Tibet and other Himalayan kingdoms
In 747 the Indian saint Padmasambhava traveled from Afghanistan to bring Vajrayana Buddhism to Tibet and Bhutan, at the request of the king of Tibet. This was the original transmission which anchors the lineage of the Nyingma school. During the 11th century and early 12th century a second important transmission occurred with the lineage of Tilopa, Naropa, Marpa, Milarepa, and Gampopa giving rise to the other schools of Tibetan Buddhism, namely Kagyupa, Kadampa, Sakyapa, and Gelukpa (the school of the Dalai Lama).
Japan
In 804, the Emperor Kammu of Japan sent the intrepid monk Kukai to the Tang capital at Chang'an to retrieve the latest Buddhist knowledge. Kukai absorbed the Vajrayana thinking and synthesized a version which he took back with him to Japan, where he founded the important Shingon school of Buddhism, a school which continues to this day.
Java
In the late 8th century, Indian models of Vajrayana traveled directly to the Indonesian island of Java where a huge temple complex at Borobudur was soon built. Vajrayana Buddhism would survive in Indonesia and Malaysia until eclipsed by Islam in the 13th century.
Mongolia
In the 13th century, long after the original wave of Vajrayana Buddhism had died out in China itself, two Tibetan eminent Sakyapa teachers, Sakya Pandita Kunga Gyaltsen and Chogyal Phagpa, visited the Mongolian royal court. Marco Polo was serving the royal court at about the same time. In a competition between Christians, Moslems, and Buddhists held before the royal court, Prince Godan found Tibetan Buddhism to be the most satisfactory and adopted it as his personal religion, although not requiring it of his subjects. As Kublai Khan had just conquered China (establishing the Yuan Dynasty), his adoption of Vajrayana led to the renewal of Tantric practices in China as the ruling class found it useful to emulate their leader.

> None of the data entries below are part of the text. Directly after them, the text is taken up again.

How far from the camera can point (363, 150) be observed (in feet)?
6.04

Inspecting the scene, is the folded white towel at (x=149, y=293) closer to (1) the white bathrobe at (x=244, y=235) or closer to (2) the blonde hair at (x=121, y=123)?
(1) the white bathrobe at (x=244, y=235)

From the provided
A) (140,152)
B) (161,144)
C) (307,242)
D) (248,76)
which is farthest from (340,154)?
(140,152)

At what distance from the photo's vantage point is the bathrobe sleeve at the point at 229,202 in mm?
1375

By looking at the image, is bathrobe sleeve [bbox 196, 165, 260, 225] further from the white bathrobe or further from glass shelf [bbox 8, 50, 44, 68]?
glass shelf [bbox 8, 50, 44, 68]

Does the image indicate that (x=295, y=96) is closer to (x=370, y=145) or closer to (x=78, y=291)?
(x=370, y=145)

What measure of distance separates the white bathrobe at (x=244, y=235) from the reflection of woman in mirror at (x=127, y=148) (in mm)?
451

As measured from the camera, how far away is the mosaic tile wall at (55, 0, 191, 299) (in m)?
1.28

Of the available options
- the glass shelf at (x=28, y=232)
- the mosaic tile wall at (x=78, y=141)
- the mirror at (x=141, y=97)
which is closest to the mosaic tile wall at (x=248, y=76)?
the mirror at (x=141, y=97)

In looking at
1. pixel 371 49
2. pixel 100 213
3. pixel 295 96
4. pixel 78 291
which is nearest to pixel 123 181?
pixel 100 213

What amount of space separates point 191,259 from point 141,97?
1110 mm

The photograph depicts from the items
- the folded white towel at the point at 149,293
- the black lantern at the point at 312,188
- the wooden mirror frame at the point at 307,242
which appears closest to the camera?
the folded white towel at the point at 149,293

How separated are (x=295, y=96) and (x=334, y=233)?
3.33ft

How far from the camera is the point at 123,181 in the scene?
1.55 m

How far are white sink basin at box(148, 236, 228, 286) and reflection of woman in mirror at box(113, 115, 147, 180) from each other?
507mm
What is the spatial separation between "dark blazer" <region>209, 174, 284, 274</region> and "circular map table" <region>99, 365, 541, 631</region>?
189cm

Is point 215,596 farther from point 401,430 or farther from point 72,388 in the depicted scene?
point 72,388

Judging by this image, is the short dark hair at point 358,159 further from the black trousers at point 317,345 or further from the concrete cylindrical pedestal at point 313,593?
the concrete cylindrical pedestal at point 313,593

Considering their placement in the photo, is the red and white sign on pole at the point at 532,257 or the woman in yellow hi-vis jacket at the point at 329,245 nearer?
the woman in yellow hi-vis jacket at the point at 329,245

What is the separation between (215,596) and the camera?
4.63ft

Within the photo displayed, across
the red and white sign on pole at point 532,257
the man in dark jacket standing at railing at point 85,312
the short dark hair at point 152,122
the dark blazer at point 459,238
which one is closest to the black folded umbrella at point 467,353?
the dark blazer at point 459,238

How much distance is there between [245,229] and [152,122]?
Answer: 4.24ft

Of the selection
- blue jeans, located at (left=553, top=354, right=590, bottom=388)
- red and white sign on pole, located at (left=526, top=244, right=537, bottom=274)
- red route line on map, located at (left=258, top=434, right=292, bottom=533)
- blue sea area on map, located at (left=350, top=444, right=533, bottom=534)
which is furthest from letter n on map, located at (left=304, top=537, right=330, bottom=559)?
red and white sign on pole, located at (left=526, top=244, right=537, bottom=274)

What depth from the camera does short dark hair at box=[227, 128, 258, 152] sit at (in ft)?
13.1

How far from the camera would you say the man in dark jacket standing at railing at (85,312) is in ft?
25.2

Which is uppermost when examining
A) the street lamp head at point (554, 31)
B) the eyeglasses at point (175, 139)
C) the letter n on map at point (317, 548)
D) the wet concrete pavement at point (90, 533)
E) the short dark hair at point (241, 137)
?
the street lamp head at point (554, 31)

Vajrayana would decline in China and Mongolia with the fall of the Yuan Dynasty, replaced by resurgent Daoism, Confucianism, and Pure Land Buddhism. However, Mongolia would see yet another revival of Vajrayana in the 17th century, with the establishment of ties between the Dalai Lama in Tibet and the remnants of the Mongol Empire. This revived the historic pattern of the spiritual leaders of Tibet acting as priests to the rulers of the Mongol empire. Tibetan Buddhism is still practiced as a folk religion in Mongolia today despite more than 80 years of state-sponsored communism.